New 'Bank Tax' Proposal Is More Destructive Populism

In their new book on the history of banking, "Fragile by Design," academics Charles Calomiris and Stephen Haber make the compelling argument that a country's propensity for frequent banking crises is linked to the ability of populist elements to hold the banking sector to ransom.

Banking systems are crisis-prone not because the participants are "too big" or because banking activity is inherently unstable and needs to be tightly regulated, Calomiris and Haber say. Rather, it is forcing banks' investment decisions and actions to be dictated by the whims of the majority rather than by consumers and the bottom line that makes them fragile. Countries that avoid this trap, such as Canada and Singapore, have suffered no banking crises even during periods when their real economies have floundered.

Calomiris and Haber find numerous examples of this destructive populism in the United States' own checkered banking history. Prohibitions on branch banking and interstate banking led to successive banking crises in the late 19th and early 20th centuries as small banks and their local regulators jealously protected their turf. Similarly, the proliferation of subprime mortgages to create an "ownership society" contributed to the conflagration we all lived through in 2008.

Viewed through this lens, Rep. Dave Camp's rumored "big bank tax" is more of the same. His attempts to lower individual and corporate taxes and to simplify the tax code are highly commendable. But including a complex tax on selected participants in a lone industry would seem to undermine the spirit of a "simplifying" proposal.

More importantly, levying a tax on large banks will not enhance systemic stability (in the way that asking banks to increase capital may do). Nor would these funds go towards reducing risk in the banking sector — such as financing a resolution mechanism. The bank tax is nothing more than a transfer payment — an attempt to force a small group of wealthy, but politically unpopular institutions to finance everyone else. I would call it un-American, were it not clear that with respect to banking, it is oh-so-very American.

On the bright side, at least Rep. Camp's proposal calls a tax a tax. Dodd-Frank levies many "hidden" taxes on banks, large and small. Indeed, the ongoing and seemingly endless litigation by regulators against some of the country's largest banking institutions – in some cases for actions encouraged by those same regulators — is a tax by another name.

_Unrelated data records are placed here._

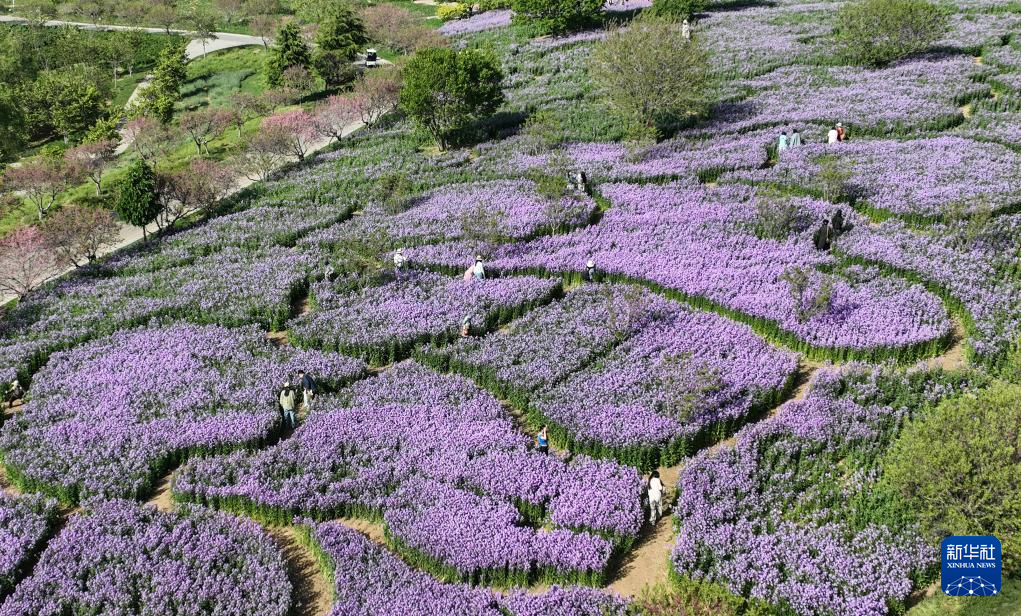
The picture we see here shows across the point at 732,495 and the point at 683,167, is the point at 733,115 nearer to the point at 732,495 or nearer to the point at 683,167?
the point at 683,167

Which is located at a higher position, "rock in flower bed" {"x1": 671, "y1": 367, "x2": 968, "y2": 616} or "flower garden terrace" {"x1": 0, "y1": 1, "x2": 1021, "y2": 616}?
"flower garden terrace" {"x1": 0, "y1": 1, "x2": 1021, "y2": 616}

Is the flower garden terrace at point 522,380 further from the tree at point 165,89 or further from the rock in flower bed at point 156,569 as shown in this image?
the tree at point 165,89

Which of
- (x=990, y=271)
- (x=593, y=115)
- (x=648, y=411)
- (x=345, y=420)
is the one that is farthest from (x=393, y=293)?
(x=593, y=115)

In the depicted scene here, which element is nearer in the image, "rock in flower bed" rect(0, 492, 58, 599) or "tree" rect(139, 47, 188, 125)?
"rock in flower bed" rect(0, 492, 58, 599)

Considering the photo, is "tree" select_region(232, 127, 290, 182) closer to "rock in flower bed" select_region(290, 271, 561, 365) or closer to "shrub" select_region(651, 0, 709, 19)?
"rock in flower bed" select_region(290, 271, 561, 365)

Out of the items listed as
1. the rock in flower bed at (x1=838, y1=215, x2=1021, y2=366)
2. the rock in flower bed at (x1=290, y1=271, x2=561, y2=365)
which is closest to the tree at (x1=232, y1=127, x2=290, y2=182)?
the rock in flower bed at (x1=290, y1=271, x2=561, y2=365)

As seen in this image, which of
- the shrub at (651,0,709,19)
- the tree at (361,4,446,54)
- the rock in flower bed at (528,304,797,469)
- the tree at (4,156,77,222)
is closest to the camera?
the rock in flower bed at (528,304,797,469)

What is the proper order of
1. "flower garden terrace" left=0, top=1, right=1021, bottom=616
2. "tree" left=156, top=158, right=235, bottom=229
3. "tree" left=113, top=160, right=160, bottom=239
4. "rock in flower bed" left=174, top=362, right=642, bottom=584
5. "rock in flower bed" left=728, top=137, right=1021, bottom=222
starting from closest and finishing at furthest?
"flower garden terrace" left=0, top=1, right=1021, bottom=616, "rock in flower bed" left=174, top=362, right=642, bottom=584, "rock in flower bed" left=728, top=137, right=1021, bottom=222, "tree" left=113, top=160, right=160, bottom=239, "tree" left=156, top=158, right=235, bottom=229
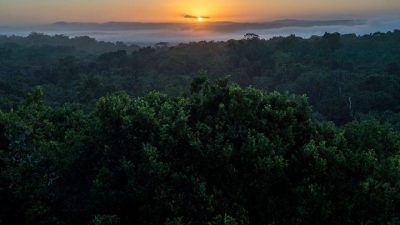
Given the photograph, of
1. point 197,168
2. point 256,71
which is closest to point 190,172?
point 197,168

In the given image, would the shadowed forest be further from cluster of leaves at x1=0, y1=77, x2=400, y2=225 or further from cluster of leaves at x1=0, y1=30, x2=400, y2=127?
cluster of leaves at x1=0, y1=30, x2=400, y2=127

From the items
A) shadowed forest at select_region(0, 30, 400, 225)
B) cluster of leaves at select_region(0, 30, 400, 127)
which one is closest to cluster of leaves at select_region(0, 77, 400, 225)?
shadowed forest at select_region(0, 30, 400, 225)

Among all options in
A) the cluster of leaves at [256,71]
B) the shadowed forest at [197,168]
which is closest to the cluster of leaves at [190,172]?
the shadowed forest at [197,168]

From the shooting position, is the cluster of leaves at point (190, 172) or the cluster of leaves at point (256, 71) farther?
the cluster of leaves at point (256, 71)

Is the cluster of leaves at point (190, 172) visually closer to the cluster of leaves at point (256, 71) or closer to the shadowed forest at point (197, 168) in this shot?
the shadowed forest at point (197, 168)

Which brings us to the key issue – do we really want banks to be stable, profitable and internationally competitive or do we want them to be cash cows for Congress? The research by Calomiris and Haber suggests that in the interests of financial stability, keeping Congress out of the banking sector would be the best course of action.

Louise Bennetts is the associate director of financial regulatory studies at the Cato Institute in Washington.